__Supplied data__:
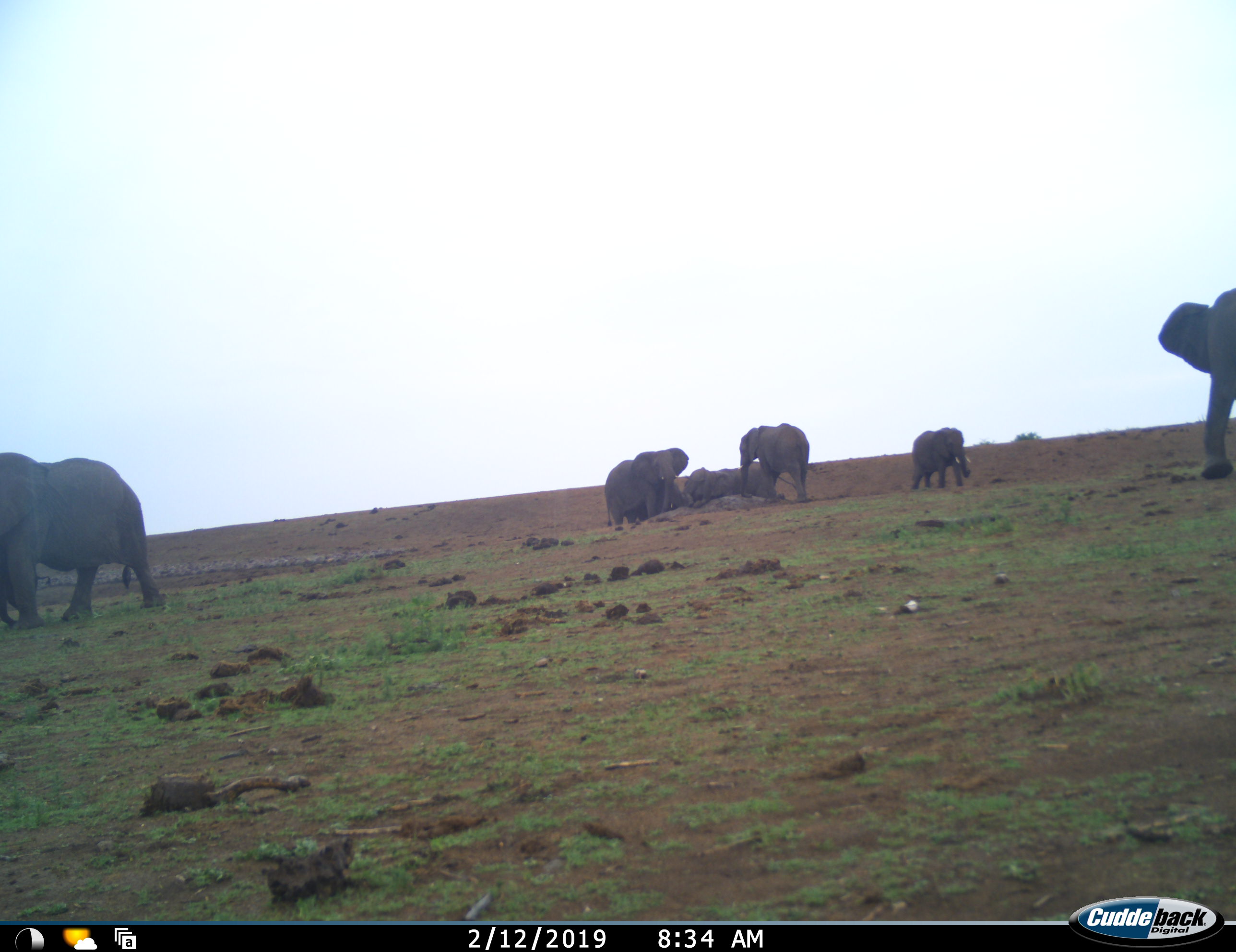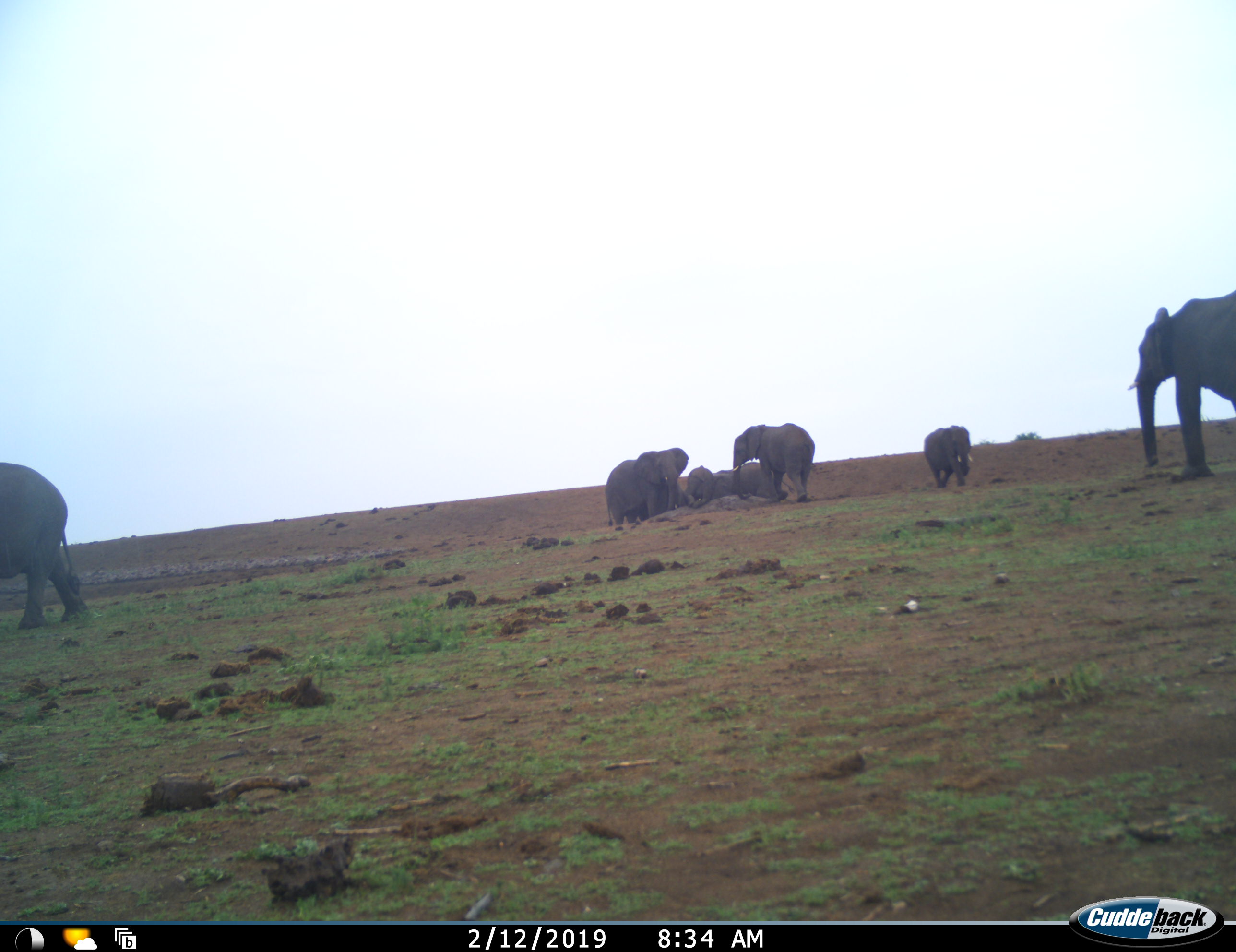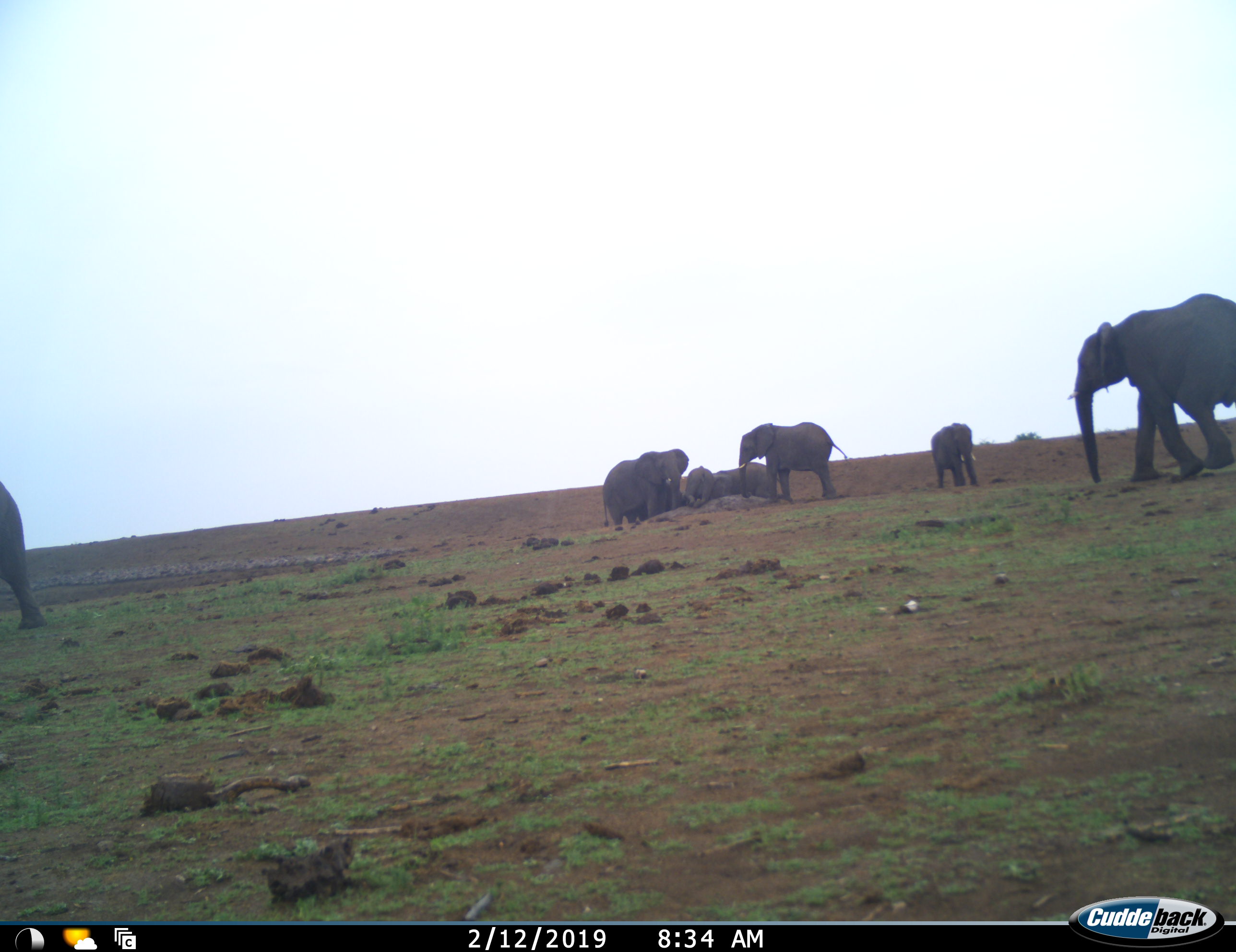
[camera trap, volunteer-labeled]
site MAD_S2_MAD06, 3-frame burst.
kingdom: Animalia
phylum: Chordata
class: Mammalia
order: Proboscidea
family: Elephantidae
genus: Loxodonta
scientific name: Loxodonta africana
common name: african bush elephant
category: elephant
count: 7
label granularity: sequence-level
* * *
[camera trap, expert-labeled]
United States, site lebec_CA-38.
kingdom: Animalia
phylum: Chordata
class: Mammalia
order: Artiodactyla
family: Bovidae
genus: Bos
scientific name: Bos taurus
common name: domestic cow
* * *
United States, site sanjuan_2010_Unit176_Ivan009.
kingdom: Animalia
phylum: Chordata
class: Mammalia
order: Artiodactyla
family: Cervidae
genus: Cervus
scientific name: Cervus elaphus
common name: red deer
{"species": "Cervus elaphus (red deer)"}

__Problem details__: Return word for word the lines above from the line with "[camera trap, volunteer-labeled]" to the line with "label granularity: sequence-level", including both and leaving out all others.

__Response__:
[camera trap, volunteer-labeled]
site MAD_S2_MAD06, 3-frame burst.
kingdom: Animalia
phylum: Chordata
class: Mammalia
order: Proboscidea
family: Elephantidae
genus: Loxodonta
scientific name: Loxodonta africana
common name: african bush elephant
category: elephant
count: 7
label granularity: sequence-level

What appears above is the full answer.